Service Program for Older People
- Founded: 1972
- Founders: Health care and Social workers
- Type: Community Service
- Focus: Silver Community
- Location: New York City;
- Method: Partnership with NGOs, Project Grants, Personal Donations
- Revenue: ~$3MM
- Endowment: Mary Hutchins Foundation, Sidney & Judith Kranes Charitable Trust, The Starr Foundation, Collegiate Church Corporation
- Employees: 21-100
- Volunteers: 107
- Website: http://www.spop.org/

= Service Program for Older People =

Service Program for Older People (SPOP) is a nonprofit community-based mental health agency that serves adults age 55 and older. It is one of only a handful of agencies in New York City that focus entirely on the mental health needs of older people. SPOP's services include individual counseling, group therapy and support groups, mental health home visits, medication management, psychosocial assessment, family counseling and caregiver support, information and referral and education.

SPOP has received national awards from the American Association for Geriatric Psychiatry, the American Psychiatric Association and AARP.

SPOP is known for its program of home visits to disabled clients and outreach through senior centers in Harlem, the Lower East Side, East Village and Yorkville neighborhoods of Manhattan. The clinic offers treatment in five languages. SPOP is also home to New York State's only PROS/Personalized Recovery Oriented Services program exclusively for older adults.

== History ==
Originally called New York Service Program for Older People, SPOP was founded in 1972 by a consortium of health care and social service providers that recognized the need for mental health services among the older population of Manhattan’s West Side. Beginning as a program called Selfhelp Community Services, Inc., SPOP became an independent, nonprofit organization in 1979 with funding from the New York City Department of Mental Health, Mental Retardation & Alcoholism Services (now the Department of Health and Mental Hygiene). In 2006, the agency’s name was changed to Service Program for Older People.

== Finance ==
Funding for SPOP is provided by city and state agencies; Medicaid, Medicare and private insurance reimbursements; fees, and the contributions of foundations, corporations and individual donors. SPOP is a member of The Federation of Protestant Welfare Agencies, which receives Federal grants. SPOP organization is a 501(c)(3) Public Charity.

------------------------

Requirement:
Quote the text on the Service Program for Older People word for word, everything from "Service Program for Older People (SPOP)" down to "referral and education.". The data that follows has nothing to do with this.

------------------------

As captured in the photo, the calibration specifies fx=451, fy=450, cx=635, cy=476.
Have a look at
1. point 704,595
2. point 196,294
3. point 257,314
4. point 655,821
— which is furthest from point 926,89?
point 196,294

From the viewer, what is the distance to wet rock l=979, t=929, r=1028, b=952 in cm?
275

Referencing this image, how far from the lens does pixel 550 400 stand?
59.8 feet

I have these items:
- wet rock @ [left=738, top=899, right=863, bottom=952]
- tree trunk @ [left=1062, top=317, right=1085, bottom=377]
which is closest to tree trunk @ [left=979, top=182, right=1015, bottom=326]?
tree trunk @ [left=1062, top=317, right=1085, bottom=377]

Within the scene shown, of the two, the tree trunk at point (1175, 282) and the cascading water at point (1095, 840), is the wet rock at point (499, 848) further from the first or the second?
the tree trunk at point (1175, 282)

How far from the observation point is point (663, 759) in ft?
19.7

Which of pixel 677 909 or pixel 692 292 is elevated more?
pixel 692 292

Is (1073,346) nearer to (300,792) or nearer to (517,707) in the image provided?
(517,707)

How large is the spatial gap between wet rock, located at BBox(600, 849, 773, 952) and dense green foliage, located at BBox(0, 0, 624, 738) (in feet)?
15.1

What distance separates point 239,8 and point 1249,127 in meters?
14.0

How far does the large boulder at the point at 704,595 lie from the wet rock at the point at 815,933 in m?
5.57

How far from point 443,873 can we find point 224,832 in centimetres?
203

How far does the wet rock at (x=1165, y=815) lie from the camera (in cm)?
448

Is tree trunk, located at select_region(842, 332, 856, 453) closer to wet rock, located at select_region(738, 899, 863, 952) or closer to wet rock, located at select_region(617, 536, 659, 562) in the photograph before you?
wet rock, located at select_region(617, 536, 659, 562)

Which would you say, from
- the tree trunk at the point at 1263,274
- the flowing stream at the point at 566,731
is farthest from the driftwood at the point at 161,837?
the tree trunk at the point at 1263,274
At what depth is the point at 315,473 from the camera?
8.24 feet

------------------------

The completed task:
Service Program for Older People (SPOP) is a nonprofit community-based mental health agency that serves adults age 55 and older. It is one of only a handful of agencies in New York City that focus entirely on the mental health needs of older people. SPOP's services include individual counseling, group therapy and support groups, mental health home visits, medication management, psychosocial assessment, family counseling and caregiver support, information and referral and education.